ReplyDeleteTrudgill claims – not without some hedging – that “there is no such thing as Standard English vocabulary,” as no words are endemic only to Standard English (127). Yet there must be something of a standard-with-a-lower-case-s English vocabulary. Trudgill offers the sentence “The old man was bloody knackered after his long trip” as an instance of “a Standard English sentence, couched in a very informal style” (121). On a purely syntactical level, it is clearly Standard English, but as a speaker of Standard American English I flag the British idioms immediately, and barely register the standard syntax. And I wouldn’t even argue, as Trudgill does, that the Standard English vocabulary is that which is “available to all,” and that words belonging to non-standard dialects are in some way supplements to this universal lexicon (127). Perhaps it’s only because I still have Hiberno-English on the brain, but in trying to define a Standard English vocabulary I thought of the scene in A Portrait of the Artist as a Young Man in which the Irish protagonist, who at this point in the novel is already a very competent user of English, fails to recognize the word funnel when used by an English dean; the Hiberno-English word for this object, which the dean does not recognize, is tundish. Here standardized word choice is not so simple as in Trudgill’s case of cry and blar, in which the standard word is readily available to the dialect speaker. In Joyce’s example, the standard word is something alien, something to be acquired, something that displaces a familiar word – is it not, for the Hiberno-English speaker, something peculiar to Standard English?
“When speakers of devalued or stigmatized varieties of English consent to the standard language ideology, they become complicit in its propagation against themselves, their own interests and identities. Many are caught in a vacuum: If an individual cannot find any social acceptance for her language outside her own speech communities, she may come to denigrate her own language, even while she continues to use it” (p. 68)

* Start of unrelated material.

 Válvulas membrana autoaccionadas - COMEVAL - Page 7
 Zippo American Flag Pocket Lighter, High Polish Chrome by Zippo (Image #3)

ReplyDeleteThis excerpt taken from the Lippi-Green article really stuck out to me on several levels. It was further emphasized in her piece that the schools are the ‘heart of standardization’ of the English language. Therefore, this process of self-evaluating in terms of language and identity can really commence at a very young age. Thinking in teacher role, it’s scary to consider that the manifestation of one’s teaching can have profound effects on students and their individual perspectives. Educators are required to instill a certain curriculum or set of standards and yet the teaching of language is a very sensitive subject matter that needs to be reflected on by all teachers. It is crucial that students are being taught the standard language in a format that is not so blatantly discrediting the other language dialects. I have found myself constantly thinking about the many avenues that could be taken in teaching language and wonder how it can best be taught. Another class of mine, I feel, presented an article that nicely ties into this inquiry of teaching and language ideology. It was entitled, Preparing Teachers for Dialectally Diverse Classrooms, in which similar issues and questions are raised within the school system.